* SOURCE EXTRACT:
•••
COMPENSATION OF EXECUTIVE OFFICERS

     SALARY. In setting each executive officer's base salary, the Committee
considers quantitative measures related to the Corporation's financial
performance as well as a number of qualitative measures related to the
executive's duties and responsibilities. The Committee also uses compensation
studies provided by an independent consultant to compare the salary of its
executive officers with salaries of executive officers of other companies of
similar size and profitability, including, but not limited to, the companies in
the peer group used in connection with the Stock Performance Graphs on pages 12
and 13. The Committee does not use the market value or performance of the
Corporation's Common Stock as a direct factor in determining the base salaries
or bonuses of the executive officers. Increases in base salary are determined
from time to time based on the Corporation's financial performance. The base
salary of the Named Executives increased by an average of 3% from fiscal 1998 to
fiscal 1999. The increases for 1999 reflected general corporate performance,
based on sales, profits, expense control, unit growth and return on equity for
fiscal 1998.


                                        9
<PAGE>


     BONUS PROGRAMS. Since prior to fiscal 1988, the Corporation has had a
policy of granting incentive bonuses to its key employees (including executive
officers), referred to as the "Incentive Bonus Plan." In the first quarter of
each fiscal year, specific performance targets are identified for each
participant in the Incentive Bonus Plan, including both general corporate
measures of performance (such as sales, profits, expense control, unit growth
and return on equity) and specific measures of performance within the
participant's area of responsibility. After the end of such fiscal year, if the
participant remains employed by the Corporation, a bonus of up to a specified
percentage of the participant's salary (60% - 80% for executive officers in
fiscal 1999) will be paid, depending on the level of achievement of the
participant's performance targets. For executive officers, general corporate
performance measures and specific measures within the executive's area of
responsibility are included. Among these corporate performance measures, net
income is generally weighted most heavily. The bonus earned by the Named
Executives under the Incentive Bonus Plan for fiscal 1999 ranged from 58% to 74%
of salary. Each of the Named Executives elected to receive all or a portion of
the bonus in restricted stock pursuant to the Key Employee Annual Bonus Plan
described in the following paragraph, with the restricted stock vesting in three
years and with the market value of the shares of restricted stock equal to twice
the amount of the cash bonus on the date of grant.
•••
* PROBLEMS TO SOLVE:
- A) Please swap "camera" for "viewer" in the rows, starting with the line with "As this photograph" and going on through the line with "4. chair back", and leave everything else unchanged.
- B) Write the next part of the passage on executive officer compensation, picking up after its last sentence.
The rows that come next have no connection to the passage on executive officer compensation.

* TASK INPUTS:
•••
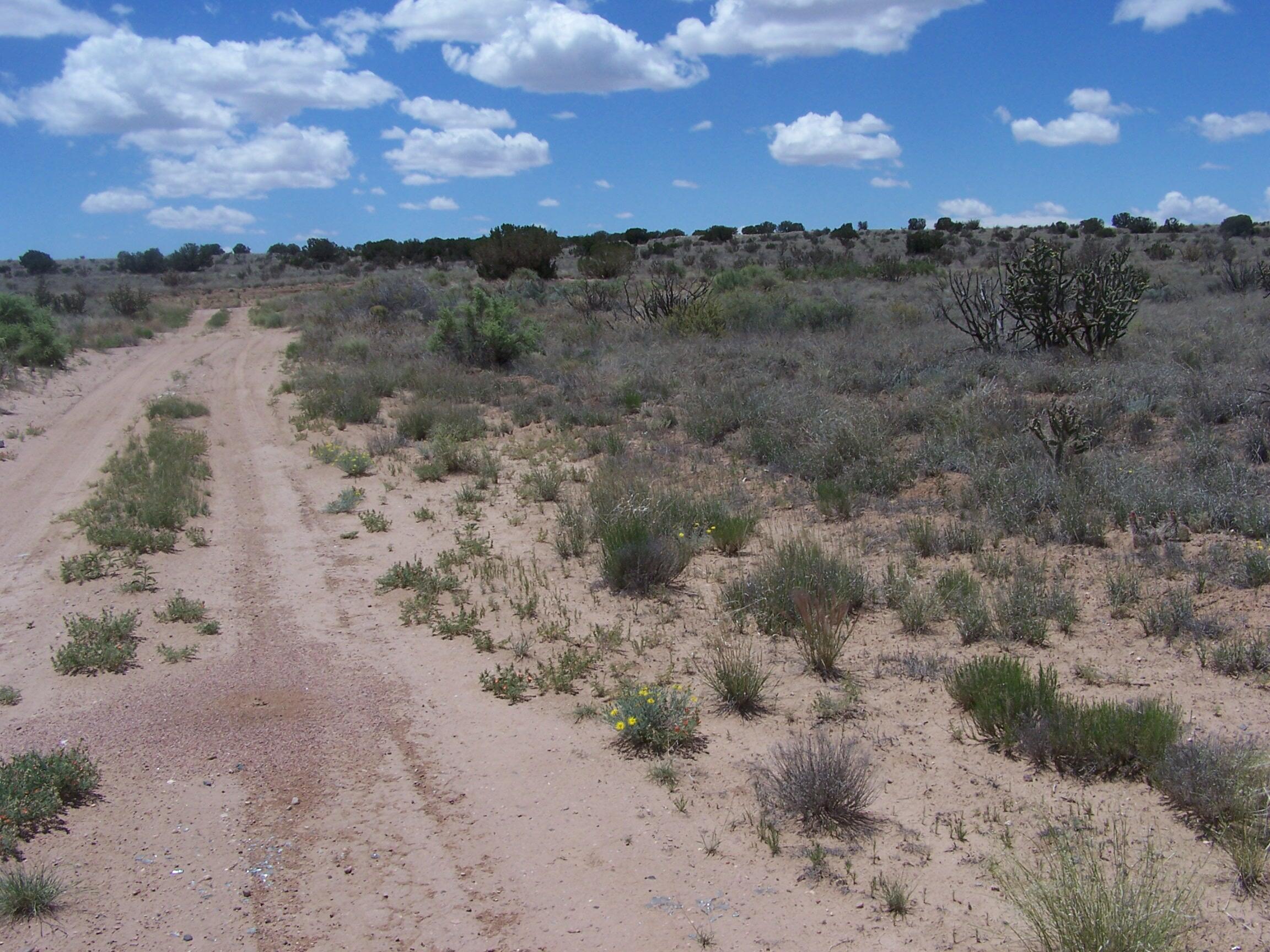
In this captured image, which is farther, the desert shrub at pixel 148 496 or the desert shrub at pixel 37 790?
•••
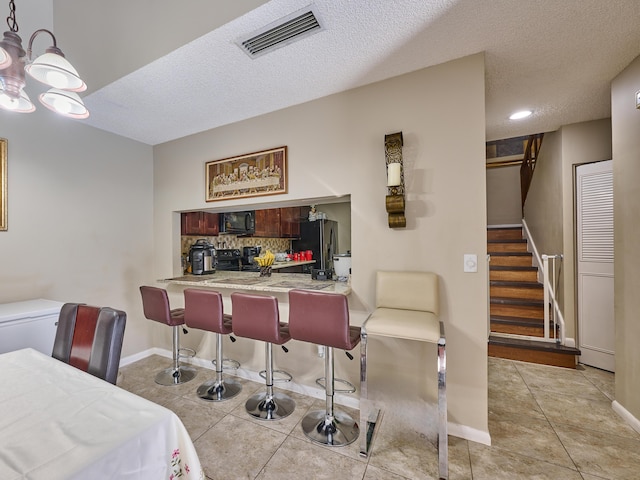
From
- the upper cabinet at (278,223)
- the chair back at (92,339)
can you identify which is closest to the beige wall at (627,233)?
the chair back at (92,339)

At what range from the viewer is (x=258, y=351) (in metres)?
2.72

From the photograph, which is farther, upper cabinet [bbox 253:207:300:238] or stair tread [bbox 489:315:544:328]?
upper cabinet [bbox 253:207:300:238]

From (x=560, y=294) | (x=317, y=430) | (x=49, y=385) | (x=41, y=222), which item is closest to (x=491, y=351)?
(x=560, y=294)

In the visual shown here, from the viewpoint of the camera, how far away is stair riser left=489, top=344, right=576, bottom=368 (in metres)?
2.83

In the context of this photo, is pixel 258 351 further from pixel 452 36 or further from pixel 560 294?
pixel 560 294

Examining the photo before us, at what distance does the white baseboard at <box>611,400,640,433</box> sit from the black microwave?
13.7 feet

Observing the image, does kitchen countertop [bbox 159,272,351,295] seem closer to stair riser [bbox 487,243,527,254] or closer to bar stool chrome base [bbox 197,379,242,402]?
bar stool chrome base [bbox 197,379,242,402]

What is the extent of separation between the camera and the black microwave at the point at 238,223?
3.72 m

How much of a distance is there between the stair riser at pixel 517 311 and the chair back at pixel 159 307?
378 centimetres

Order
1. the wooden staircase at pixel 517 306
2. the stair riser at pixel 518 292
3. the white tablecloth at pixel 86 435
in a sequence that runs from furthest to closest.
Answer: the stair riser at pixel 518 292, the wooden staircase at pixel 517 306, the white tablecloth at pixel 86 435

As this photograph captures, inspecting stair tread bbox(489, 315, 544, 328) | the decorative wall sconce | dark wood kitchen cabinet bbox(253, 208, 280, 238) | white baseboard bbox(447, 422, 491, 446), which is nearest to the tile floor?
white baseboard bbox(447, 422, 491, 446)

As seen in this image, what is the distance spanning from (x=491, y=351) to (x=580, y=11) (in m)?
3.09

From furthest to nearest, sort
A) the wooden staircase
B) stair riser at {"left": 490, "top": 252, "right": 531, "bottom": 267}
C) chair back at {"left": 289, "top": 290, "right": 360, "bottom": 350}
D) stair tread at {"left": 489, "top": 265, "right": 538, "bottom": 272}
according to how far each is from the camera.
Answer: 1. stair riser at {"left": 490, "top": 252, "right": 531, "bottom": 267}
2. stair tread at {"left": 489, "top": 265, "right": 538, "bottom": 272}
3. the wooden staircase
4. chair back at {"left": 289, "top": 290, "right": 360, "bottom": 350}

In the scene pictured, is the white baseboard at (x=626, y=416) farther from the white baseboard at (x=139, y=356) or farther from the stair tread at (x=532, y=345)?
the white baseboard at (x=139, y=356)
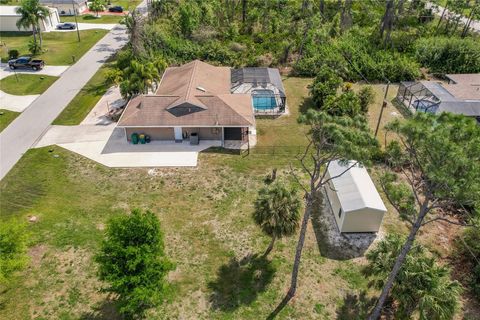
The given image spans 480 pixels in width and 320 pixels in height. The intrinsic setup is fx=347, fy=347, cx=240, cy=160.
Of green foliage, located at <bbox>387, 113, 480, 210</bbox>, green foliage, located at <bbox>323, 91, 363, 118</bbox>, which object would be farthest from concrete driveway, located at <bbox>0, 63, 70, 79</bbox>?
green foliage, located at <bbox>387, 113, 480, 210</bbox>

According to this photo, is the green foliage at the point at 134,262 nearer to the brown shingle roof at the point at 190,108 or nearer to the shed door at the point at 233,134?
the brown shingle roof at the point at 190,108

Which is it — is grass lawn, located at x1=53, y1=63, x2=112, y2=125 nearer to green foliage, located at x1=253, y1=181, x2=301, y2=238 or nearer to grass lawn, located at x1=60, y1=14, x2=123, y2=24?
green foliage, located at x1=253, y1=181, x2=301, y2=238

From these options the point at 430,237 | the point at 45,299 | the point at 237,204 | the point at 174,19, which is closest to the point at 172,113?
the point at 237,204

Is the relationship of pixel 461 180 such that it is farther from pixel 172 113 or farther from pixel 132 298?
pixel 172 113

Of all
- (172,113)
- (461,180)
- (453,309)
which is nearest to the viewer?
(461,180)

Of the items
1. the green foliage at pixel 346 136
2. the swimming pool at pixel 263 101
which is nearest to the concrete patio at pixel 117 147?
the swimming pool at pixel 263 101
•••
* TASK-BY-TASK ANSWERS:
- A)
As this photograph captures, inspecting stair tread bbox(489, 315, 544, 328) | the decorative wall sconce | dark wood kitchen cabinet bbox(253, 208, 280, 238) | white baseboard bbox(447, 422, 491, 446), which is nearest to the tile floor?
white baseboard bbox(447, 422, 491, 446)

As seen in this image, what is the distance spanning from (x=491, y=351) to (x=580, y=11) (in m)?
3.09

From furthest to nearest, sort
A) the wooden staircase
B) stair riser at {"left": 490, "top": 252, "right": 531, "bottom": 267}
C) chair back at {"left": 289, "top": 290, "right": 360, "bottom": 350}
D) stair tread at {"left": 489, "top": 265, "right": 538, "bottom": 272}
according to how far each is from the viewer.
Answer: 1. stair riser at {"left": 490, "top": 252, "right": 531, "bottom": 267}
2. stair tread at {"left": 489, "top": 265, "right": 538, "bottom": 272}
3. the wooden staircase
4. chair back at {"left": 289, "top": 290, "right": 360, "bottom": 350}

- B)
     Pursuant to the Key Employee Annual Bonus Plan, adopted for fiscal 1993 and
subsequent years, the Committee may select those key employees (including
executive officers) who are eligible to participate in the plan. Prior to the
beginning of fiscal 1999, an employee selected for that fiscal year to
participate in the plan could elect to convert all or any portion of his or her
cash bonus under the Incentive Bonus Plan into a grant of restricted stock, with
the number of shares granted having a market value equal to twice the amount of
the cash bonus. The participant was required to be employed on the last day of
fiscal 1999 to receive the restricted stock grant for that fiscal year, and the
restricted stock was granted in January 2000. The restricted stock is
forfeitable for three years from the date of grant if the participant's
employment with the Corporation terminates for any reason other than death,
disability, retirement or a change of control. In addition, each employee
selected for the fiscal year to participate in this plan also receives a
non-qualified stock option, with the number of shares subject to the option
calculated as a percentage of base salary for the fiscal year based on
performance. The value of the shares subject to options for fiscal 1999 bonuses
ranged from 300 to 350% of the 1999 base salary for the Named Executives and
400% for the Chief Executive Officer. These options were granted in December
1999 with an exercise price based on the fair market value of the Corporation's
Common Stock at the closing price on the day preceding the date of grant.
Thirty-two employees, including all executive officers, were selected to
participate for fiscal year 1999 in the plan. In addition, 551 employees were
selected to participate in the Annual Option Bonus Plan, in which a participant
receives stock options, with the number of options calculated as a percentage of
base salary for the fiscal year based on performance.

     OPTION PROGRAMS. In 1991, the Corporation's stockholders approved the
adoption of the Corporation's 1991 Stock Option Plan. Currently, 6,000,000
shares of common stock are reserved for issuance upon exercise of options
granted thereunder. Options granted under the 1991 Plan are granted at exercise
prices equal to the fair market value of the Corporation's Common Stock at the
closing price on the day preceding the date of grant. The options granted to the
Named Executives in 1999 were calculated under the Key Employee Annual Bonus
Plan as described under "Bonus Programs" above.

     DEDUCTIBILITY OF COMPENSATION. Section 162(m) of the Internal Revenue Code,
enacted in 1993, generally limits to $1 million the tax deductibility of
compensation paid by a public company to its chief executive and four other most
highly compensated executive officers. Certain performance-based compensation is
not subject to the limitation. The Committee considers the deductibility of
compensation


                                       10
<PAGE>


arrangements as one factor in executive compensation decisions for executives.
However, deductibility is not the sole factor used by the Committee in
ascertaining appropriate levels or modes of compensation. At the 1999 Annual
Meeting, stockholders approved amendments to the 1991 Stock Option Plan and the
provisions of the Key Employee Annual Bonus Plan which were intended to permit
future compensation income of the Named Executives received under such plans to
be deductible by the Corporation. Since corporate objectives may not always be
consistent with the requirements for full deductibility, it is conceivable that
the Corporation may enter into compensation arrangements under which
compensation in excess of $1 million is not deductible under Section 162(m).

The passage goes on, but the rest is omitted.